Request: Continue the account of the day spent driving around in search of places Steven might remember, picking up after its final line.

Document extract:
The agenda for the day was to drive around and look at places where Steven might have been when he was a street boy. We wanted to trigger memories. Memories are very important.
“Do you remember this place?”
“No,” he always said. Maybe he got frustrated that we always asked and he never remembered anything. People would speak to him in Swahili and he wouldn’t understand a word, even though we all thought that it would all come back once he heard it again.
Nothing came back. But we did see a group of street boys, sniffing glue and looking vacant and delighted when we gave them candy canes and took pictures.
(The reason behind the black box on the boy’s shirt is that it had on it two bad words and a very naked lady.)
(All photo credits go to Mom, btw)
We stopped at a park. A man came up to us with a cooler of corn ice cream.
I said, “what is corn ice cream?”
“Oh, here, here,” he said, and pulled off the lid of the cooler. “Only ten shillings.”
“But it’s corn ice cream?”
“Yes, yes, cown ice cream!” (Kenyans don’t really pronounce r’s much)
“There is corn in the ice cream?”
“No, no, here is cown!” He held up the bag of cones in his other hand.
“Oh, it’s cone ice cream, like, ice cream in a cone!”
“Yes, yes, cown ice cream. You want some? Only ten shillings!”

Information supplied:
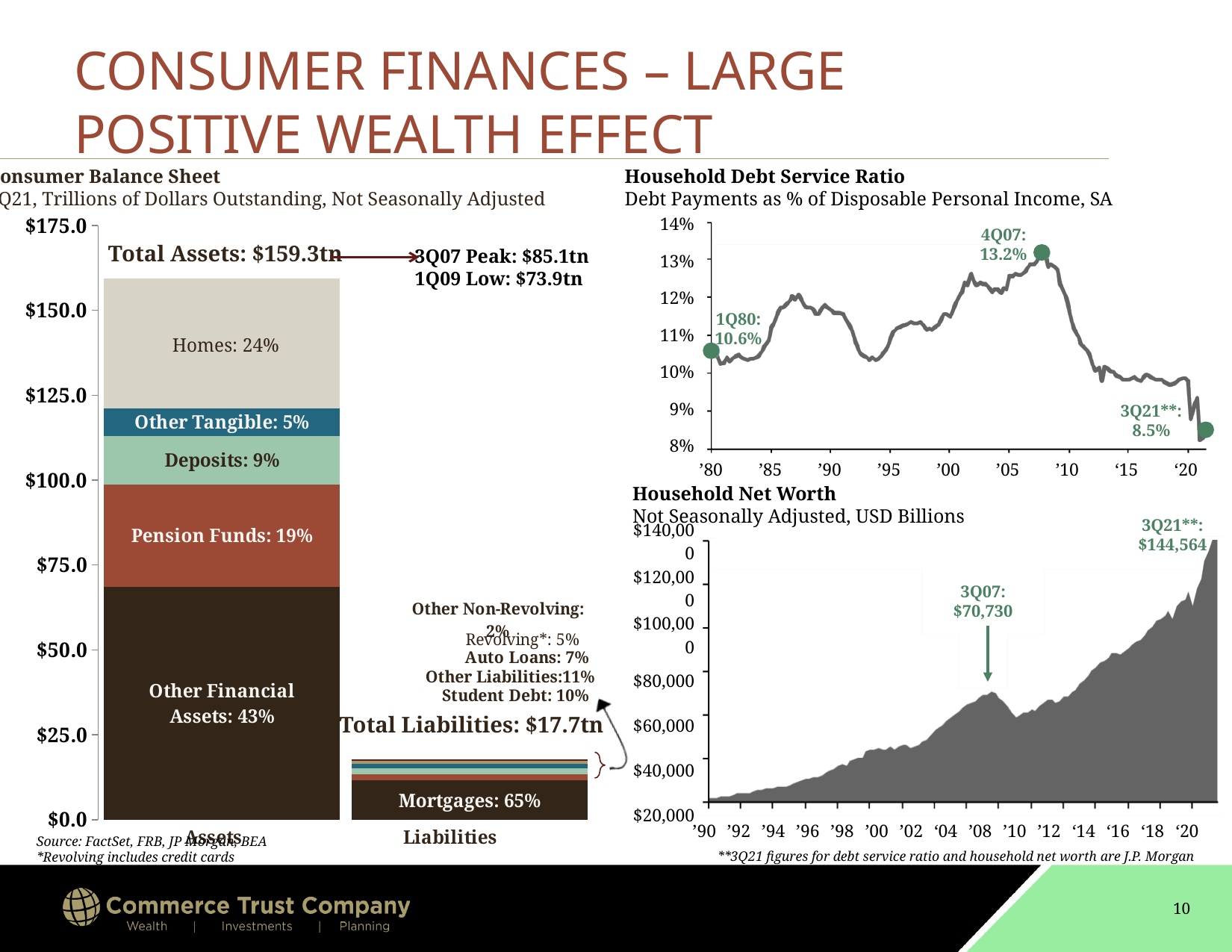
On the Consumer Balance Sheet chart, what is the difference between Total Assets and Total Liabilities? $141.6tn On the Consumer Balance Sheet chart, what percentage of assets is Homes? 24% On the Consumer Balance Sheet chart, which component makes up the largest share of liabilities? Mortgages On the Consumer Balance Sheet chart, which is a larger share of assets, Pension Funds or Deposits? Pension Funds On the Consumer Balance Sheet chart, what is the value of Total Assets? $159.3tn On the Consumer Balance Sheet chart, what is the value of Total Liabilities? $17.7tn On the Consumer Balance Sheet chart, which component makes up the largest share of assets? Other Financial Assets On the Household Debt Service Ratio chart, what was the ratio at 3Q21? 8.5% On the Household Debt Service Ratio chart, what was the ratio at 4Q07? 13.2% On the Household Net Worth chart, what is the value labeled for 3Q21? $144,564 On the Household Debt Service Ratio chart, by how many percentage points did the ratio fall from 4Q07 to 3Q21? 4.7 percentage points What kind of chart is the Household Net Worth chart? Area chart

Answer area:
We all laughed except the man selling the cown ice cream who didn’t get the joke. He just wanted money. But we didn’t buy any.
“I wish you wouldn’t have asked the man that,” said Mom, “I think when you did he expected you to buy some.”
Maybe. But I didn’t want to buy some, I just wanted to talk to him.
We went to a Chinese and Thai restraint for lunch and I ordered fish and chips. I felt very multicultural.
Giving up on triggering memories, we decided to make one more stop: the animal carving place.
There was a lot of cool Africa paraphernalia and carved animals and jewelry and woven purses all under five bucks or so. The thing is, I did not want to buy anything. I don’t just go around buying stuff unless I can think of a very good use for it or it is a gift or I specifically think I deserve a special treat.
Still, I was hounded, hounded, hounded. “Sistah, come look at my shop! You like this? Only fifty shillings! You can use this for flowas! That is a tea spoon! You like these little powses?”
Once I said to a guy, “will you be angry with me if I don’t buy anything?” And he laughed and said no. Then we talked for a long time about his carving business and where he gets his stone and why he chooses here to sell and also about my adopted brother Steven.
It was very nice.
I just wanted to talk, and know people, but I didn’t want to buy anything. I felt so bad. They acted as if their whole life depended on me buying one stupid stone hippopotamus. One man said, “if you buy from me I will use this money to buy myself food for dinnah.”
Poor guy.
I didn’t want to shut myself up in the car just because I wasn’t going to buy anything. I wanted to look. It was all so beautiful and fascinating and amazing and I wished I could have just walked through looking, like a museum, or wal-mart.
I didn’t want to buy anything, just look, and talk, and absorb the beauty.
One last thing: on the way to the carving place Steven said, “I remember that place. I used to sleep there.”
Mom and I of course freaked out and wanted to stop but Steven got an annoyed look on his face and so we shut up.
But she got a picture.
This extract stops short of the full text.